Sources within the company said that Singh wanted to focus on the family's financial services company Religare Enterprises and the healthcare company Fortis Healthcare, which he co-owns with his brother Shivinder Mohan Singh.
A press release issued by the company quoted him as saying, "It was a difficult decision to separate from Ranbaxy but it was the right time for me to do so. I leave with complete confidence that the initial transition phase that followed Daiichi Sankyo's acquisition of majority shareholding interest in Ranbaxy has been completed successfully; and that the company's excellent team of management colleagues are well-positioned to take full advantage of the company's growth opportunities."
Singh's exit comes at a time when Ranbaxy is facing severe operational pressure. The company has for the first time in its history recorded losses in three successive quarters. This followed a move by the US Food & Drug Administration to ban 30 drugs made at Ranbaxy's two plants for fabricating test results.
In addition, the company has been saddled by mark to market forex losses. Its net loss in the quarter ended March 2009 was in excess of Rs 750 crore. The company's share price has crashed from Rs 613 in June 2008 to Rs 220 at close on Friday, May 22 on the BSE.
Sobti, however, said that the company has a strong management team which will lead the pharmaceutical major into the next phase of growth.
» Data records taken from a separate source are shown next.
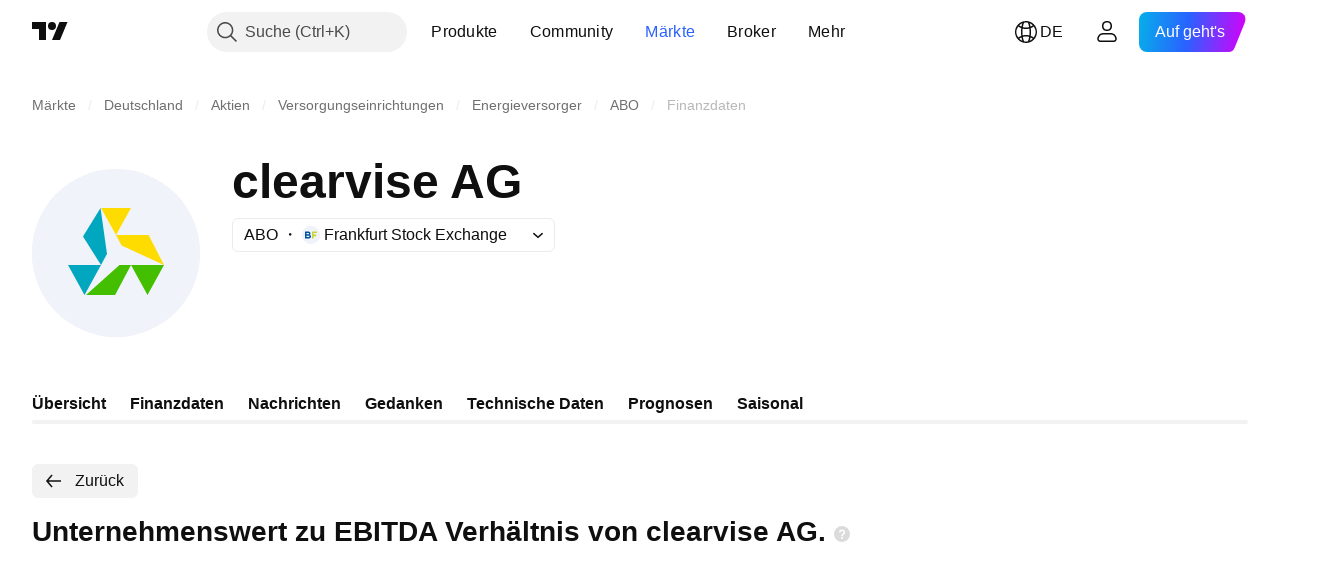

--- FILE ---
content_type: image/svg+xml
request_url: https://s3-symbol-logo.tradingview.com/clearvise-ag--big.svg
body_size: 49
content:
<!-- by TradingView --><svg width="56" height="56" viewBox="0 0 56 56" xmlns="http://www.w3.org/2000/svg"><path fill="#F0F3FA" d="M0 0h56v56H0z"/><path d="M25 28.3 22.84 13 17 22.5l6 9.5 2-3.7Z" fill="#00A7BF"/><path d="m28 22 5-9H23l5 9Z" fill="#FFDC00"/><path d="M17.5 42 23 32H12l5.5 10Z" fill="#00A7BF"/><path d="M38.5 42 44 32H33l5.5 10ZM27.7 42H18l11.17-10H33l-5.3 10Z" fill="#44BF00"/><path d="M38.86 22 44 32l-14.15-6.48L28 22h10.86Z" fill="#FFDC00"/></svg>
The company said that it is expected to wipe out the forex losses in the next quarter.
"Ranbaxy has had professionals run the company in the past even when it was owned by the Singh family. While Malvinder cannot be replaced, we are looking at accelerated growth going forward," Sobti said.
Two other members, close to the Singh family, have also stepped down from Ranbaxy's board. They are Sunil Godhwani, CEO and MD of Religare Enterprises, and Balwinder Dhillon.
Commenting on these changes, Takashi Shoda, a director of Ranbaxy and the CEO of Daiichi Sankyo, which owns 63.92 per cent of Ranbaxy's outstanding shares, said "We very much appreciate the efforts of the Singh family, which grew Ranbaxy from a small, local Indian company to the large multi-national company it has become today. We wish him continued success as he pursues his many other business interests."